Walk through any health food store or scroll Instagram for more than a few minutes and you'll probably come across bone broth powder.

It's marketed as the answer to healthier skin, stronger joints, better gut health and improved immunity. Simply stir a scoop into hot water, soup or your morning coffee and voilà—collagen in a cup.

A friend recently asked me whether I recommend them.

My answer wasn't really about the powder itself. It made me think about how much our food culture has changed.

We've forgotten how to eat the whole animal

For generations, our grandparents didn't buy collagen powders.

They bought cheaper cuts of meat because that's what they could afford. Lamb shanks, beef cheeks, osso bucco, chicken frames and whole chickens were slow-cooked for hours. Bones became stock. Leftovers became tomorrow's soup.

Those meals naturally contained collagen, gelatin and minerals released from the bones during cooking. They were nourishing, economical and produced very little waste.

Spatial questions tied to pictures
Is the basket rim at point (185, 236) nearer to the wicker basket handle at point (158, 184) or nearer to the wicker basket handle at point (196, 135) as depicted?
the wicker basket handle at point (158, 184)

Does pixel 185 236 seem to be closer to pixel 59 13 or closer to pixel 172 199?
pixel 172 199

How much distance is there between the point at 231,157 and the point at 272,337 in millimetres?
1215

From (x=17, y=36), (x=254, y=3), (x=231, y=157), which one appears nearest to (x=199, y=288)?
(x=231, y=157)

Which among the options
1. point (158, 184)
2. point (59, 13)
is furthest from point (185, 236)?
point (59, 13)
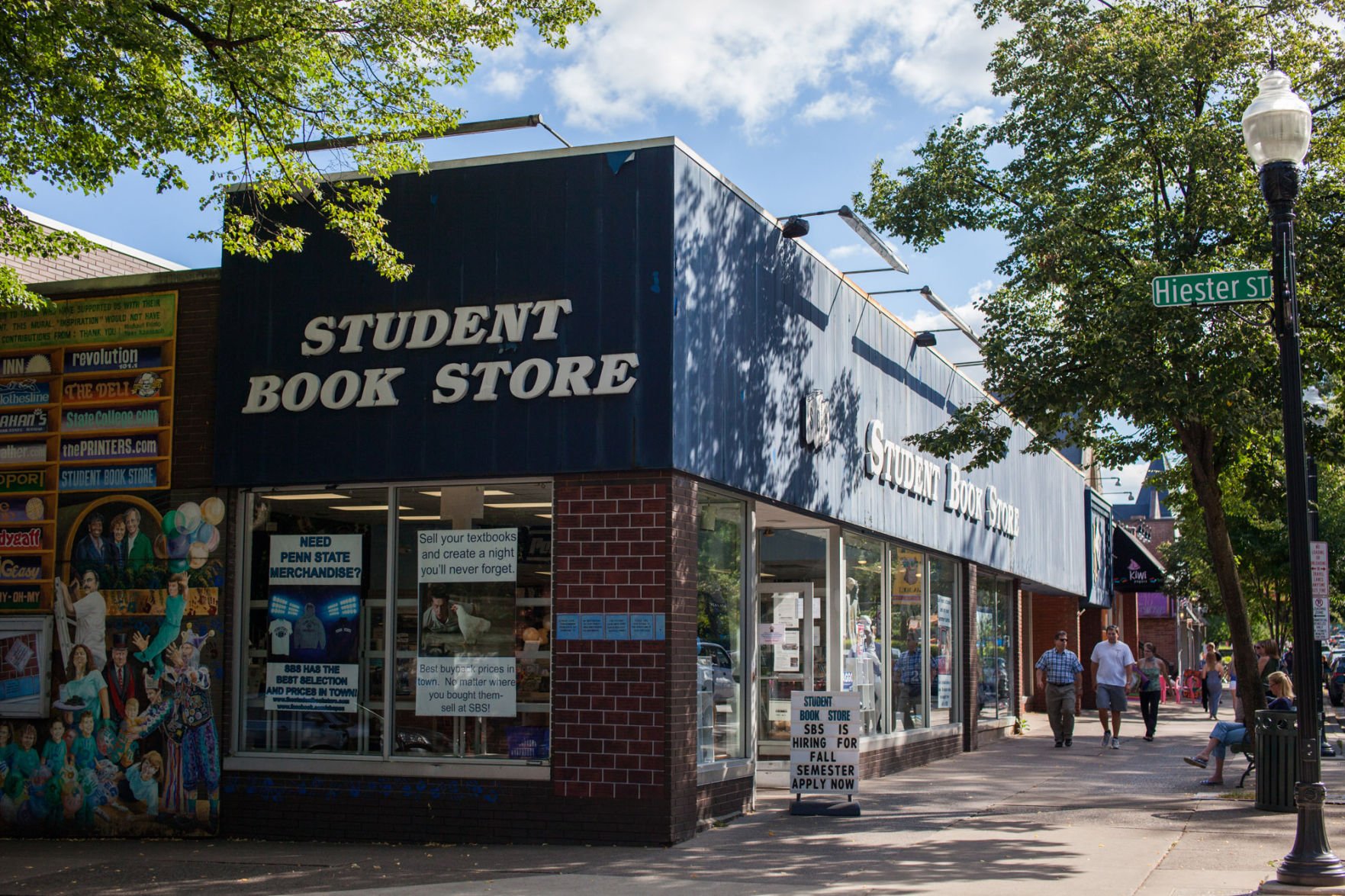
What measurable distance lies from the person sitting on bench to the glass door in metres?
4.68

WHAT YOU WILL DO:
- a) Repeat the part of the bone broth text between "It's marketed as" and "became tomorrow's soup.", inclusive, word for word.
- b) Please carry on the bone broth text from the point where it stops.
The records are separate material and have no connection to the bone broth text.

RESPONSES FOR EACH TASK:
- a)
It's marketed as the answer to healthier skin, stronger joints, better gut health and improved immunity. Simply stir a scoop into hot water, soup or your morning coffee and voilà—collagen in a cup.

A friend recently asked me whether I recommend them.

My answer wasn't really about the powder itself. It made me think about how much our food culture has changed.

We've forgotten how to eat the whole animal

For generations, our grandparents didn't buy collagen powders.

They bought cheaper cuts of meat because that's what they could afford. Lamb shanks, beef cheeks, osso bucco, chicken frames and whole chickens were slow-cooked for hours. Bones became stock. Leftovers became tomorrow's soup.

- b)
Fast forward to today and many of us choose lean chicken breast, eye fillet or trimmed mince. They're quick, convenient and familiar—but they're also a long way from how previous generations cooked.

We've become very good at eating the muscle and throwing away everything else.

Then we buy it back...

This is the part I find fascinating.

We've removed many of these traditional foods from our diets, only for companies to extract them, dry them into a powder, package them beautifully and sell them back to us at premium prices.

That's not to say bone broth powders are "bad."

Many are high quality. They can be convenient. And for someone who genuinely won't make stock or slow-cook meals, they may have a place.

But they're solving a problem we've largely created ourselves.

What does the evidence say?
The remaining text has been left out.